Sunday, April 21, 2013
Writing From The Past
I just finished reading Ray Bradbury's "Zen in the Art of Writing: Releasing the Creative Genius Within You," a collection of insightful essays that will surely inspire most writers to, well, write.
One of the lessons I relearned -- no apology because I'm always learning or relearning things -- is to tap into your past to energize (or re-energize) oneself for story ideas.
For me, looking at old photographs back to the days of my childhood is something I enjoy. Those images bring back a flood of memories from times with my parents, siblings, relatives, friends, special events, and everyday occasions.
Another way is to visit friends from your distant past and start reminiscing about those times that have slowly begun fade. No doubt they'll say things that will rekindle your memory.
Revisiting old haunts, neighborhoods, schools, and special places can open the mind's eye to things almost forgotten.
They key, of course, is to write those things down before they begin to fade away into the deep, dark recesses of the brain.

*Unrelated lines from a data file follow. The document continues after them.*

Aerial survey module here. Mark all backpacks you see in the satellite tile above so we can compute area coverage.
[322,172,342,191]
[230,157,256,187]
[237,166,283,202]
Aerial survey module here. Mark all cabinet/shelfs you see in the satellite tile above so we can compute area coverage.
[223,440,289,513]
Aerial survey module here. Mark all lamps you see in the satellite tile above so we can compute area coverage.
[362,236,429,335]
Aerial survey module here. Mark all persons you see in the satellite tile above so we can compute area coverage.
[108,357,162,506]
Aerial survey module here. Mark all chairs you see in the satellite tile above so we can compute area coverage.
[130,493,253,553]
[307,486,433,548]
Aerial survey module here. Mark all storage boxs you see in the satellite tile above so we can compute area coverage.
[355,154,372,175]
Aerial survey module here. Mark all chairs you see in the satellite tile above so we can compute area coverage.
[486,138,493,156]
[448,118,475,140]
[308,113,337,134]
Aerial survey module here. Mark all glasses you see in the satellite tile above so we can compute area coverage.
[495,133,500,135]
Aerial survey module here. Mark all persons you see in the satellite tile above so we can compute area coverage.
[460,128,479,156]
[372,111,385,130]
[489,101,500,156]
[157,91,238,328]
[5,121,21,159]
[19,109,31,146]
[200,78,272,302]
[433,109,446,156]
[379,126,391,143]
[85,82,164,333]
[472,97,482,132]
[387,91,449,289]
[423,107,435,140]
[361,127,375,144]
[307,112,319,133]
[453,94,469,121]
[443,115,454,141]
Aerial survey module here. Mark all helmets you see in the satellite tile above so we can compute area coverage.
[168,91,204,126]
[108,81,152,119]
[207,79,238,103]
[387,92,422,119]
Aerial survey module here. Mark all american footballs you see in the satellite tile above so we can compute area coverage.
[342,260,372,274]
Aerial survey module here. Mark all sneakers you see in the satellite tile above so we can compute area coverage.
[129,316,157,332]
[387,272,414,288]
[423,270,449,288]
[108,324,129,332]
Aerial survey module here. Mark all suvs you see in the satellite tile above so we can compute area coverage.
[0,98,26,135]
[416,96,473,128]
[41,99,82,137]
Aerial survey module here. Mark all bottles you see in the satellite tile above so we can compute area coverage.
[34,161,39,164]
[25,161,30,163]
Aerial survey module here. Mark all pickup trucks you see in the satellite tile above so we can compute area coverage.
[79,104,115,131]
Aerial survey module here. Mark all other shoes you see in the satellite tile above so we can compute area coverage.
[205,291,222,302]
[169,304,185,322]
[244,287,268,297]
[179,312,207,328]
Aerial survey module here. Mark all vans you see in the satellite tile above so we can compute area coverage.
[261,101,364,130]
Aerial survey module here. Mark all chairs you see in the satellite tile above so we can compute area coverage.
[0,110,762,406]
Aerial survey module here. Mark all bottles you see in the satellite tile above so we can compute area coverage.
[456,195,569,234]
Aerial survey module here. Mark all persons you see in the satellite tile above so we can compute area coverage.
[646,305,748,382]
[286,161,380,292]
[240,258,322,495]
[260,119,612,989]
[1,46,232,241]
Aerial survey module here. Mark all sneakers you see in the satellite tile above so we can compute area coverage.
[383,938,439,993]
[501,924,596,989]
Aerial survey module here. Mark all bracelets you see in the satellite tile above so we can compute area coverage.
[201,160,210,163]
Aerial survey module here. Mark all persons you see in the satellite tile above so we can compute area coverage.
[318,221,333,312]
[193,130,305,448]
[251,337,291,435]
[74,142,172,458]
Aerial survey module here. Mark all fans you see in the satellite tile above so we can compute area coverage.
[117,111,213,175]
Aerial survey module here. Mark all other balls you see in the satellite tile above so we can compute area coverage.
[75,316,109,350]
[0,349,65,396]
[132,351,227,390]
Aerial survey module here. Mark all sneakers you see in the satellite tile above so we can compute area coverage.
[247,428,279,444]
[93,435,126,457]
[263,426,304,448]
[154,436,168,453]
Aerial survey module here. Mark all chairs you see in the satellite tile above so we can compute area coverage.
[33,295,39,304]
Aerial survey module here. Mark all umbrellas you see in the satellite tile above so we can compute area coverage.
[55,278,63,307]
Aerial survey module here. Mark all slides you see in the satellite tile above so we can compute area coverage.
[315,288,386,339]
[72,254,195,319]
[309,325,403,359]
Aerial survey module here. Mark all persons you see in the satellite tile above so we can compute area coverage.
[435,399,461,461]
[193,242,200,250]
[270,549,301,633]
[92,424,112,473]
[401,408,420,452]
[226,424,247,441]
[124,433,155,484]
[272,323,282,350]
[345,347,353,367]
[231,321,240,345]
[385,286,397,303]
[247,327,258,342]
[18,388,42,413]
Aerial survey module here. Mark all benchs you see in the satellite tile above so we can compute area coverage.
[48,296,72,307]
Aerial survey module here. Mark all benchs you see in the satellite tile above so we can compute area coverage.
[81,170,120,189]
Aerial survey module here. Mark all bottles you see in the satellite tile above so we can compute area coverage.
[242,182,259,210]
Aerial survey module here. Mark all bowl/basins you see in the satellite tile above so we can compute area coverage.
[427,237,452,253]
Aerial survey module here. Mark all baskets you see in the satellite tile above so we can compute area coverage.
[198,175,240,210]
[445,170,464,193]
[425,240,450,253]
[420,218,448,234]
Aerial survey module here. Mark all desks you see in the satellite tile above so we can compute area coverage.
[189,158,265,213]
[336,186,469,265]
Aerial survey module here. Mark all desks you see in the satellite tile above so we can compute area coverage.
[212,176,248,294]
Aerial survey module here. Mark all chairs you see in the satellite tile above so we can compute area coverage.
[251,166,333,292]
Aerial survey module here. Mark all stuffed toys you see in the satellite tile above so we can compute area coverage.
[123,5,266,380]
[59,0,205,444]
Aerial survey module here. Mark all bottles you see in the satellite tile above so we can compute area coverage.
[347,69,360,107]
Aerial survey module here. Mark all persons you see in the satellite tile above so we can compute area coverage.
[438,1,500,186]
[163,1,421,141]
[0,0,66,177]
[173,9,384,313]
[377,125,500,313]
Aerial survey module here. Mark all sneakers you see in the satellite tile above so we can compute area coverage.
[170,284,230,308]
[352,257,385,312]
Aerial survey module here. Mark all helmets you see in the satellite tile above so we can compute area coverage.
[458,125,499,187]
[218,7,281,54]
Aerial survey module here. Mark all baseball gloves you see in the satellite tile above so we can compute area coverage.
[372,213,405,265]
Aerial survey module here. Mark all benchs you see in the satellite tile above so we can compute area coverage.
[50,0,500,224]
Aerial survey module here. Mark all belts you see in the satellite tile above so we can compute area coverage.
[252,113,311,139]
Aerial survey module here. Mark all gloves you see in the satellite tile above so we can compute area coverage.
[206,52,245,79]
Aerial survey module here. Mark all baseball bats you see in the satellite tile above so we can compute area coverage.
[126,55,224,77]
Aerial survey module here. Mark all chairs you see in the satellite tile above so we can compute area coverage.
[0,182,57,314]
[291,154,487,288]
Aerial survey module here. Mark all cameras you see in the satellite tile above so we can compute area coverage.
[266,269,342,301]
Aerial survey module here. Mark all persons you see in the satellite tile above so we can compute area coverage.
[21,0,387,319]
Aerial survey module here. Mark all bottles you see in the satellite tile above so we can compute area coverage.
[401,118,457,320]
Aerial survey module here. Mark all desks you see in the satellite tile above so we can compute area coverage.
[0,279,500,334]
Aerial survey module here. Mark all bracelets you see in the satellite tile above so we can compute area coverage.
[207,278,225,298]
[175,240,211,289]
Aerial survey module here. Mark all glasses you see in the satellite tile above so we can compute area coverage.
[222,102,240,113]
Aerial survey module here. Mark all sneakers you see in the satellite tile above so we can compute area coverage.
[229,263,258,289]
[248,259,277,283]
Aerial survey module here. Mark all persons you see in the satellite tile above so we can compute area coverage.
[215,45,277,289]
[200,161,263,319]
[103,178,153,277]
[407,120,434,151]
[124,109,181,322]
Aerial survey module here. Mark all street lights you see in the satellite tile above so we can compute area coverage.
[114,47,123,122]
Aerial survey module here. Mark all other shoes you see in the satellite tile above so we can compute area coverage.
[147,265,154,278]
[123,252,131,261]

Writers of fiction such as such as Mark Twain, John Grisham, Charles Dickens, Ernest Hemingway and Bradbury (among countless authors) reached into their past to craft their wonderful stories. I did the same when I wrote my young-adult novel, "Shooting Star."
It's also a valuable resource for creative nonfiction writers. One of my author friends, Georgia Green Stamper, brought back vivid memories in her "Butter in the Morning," a collection of remembrances that I'm sure her family will treasure for many years to come. It brought back some memories for me as well.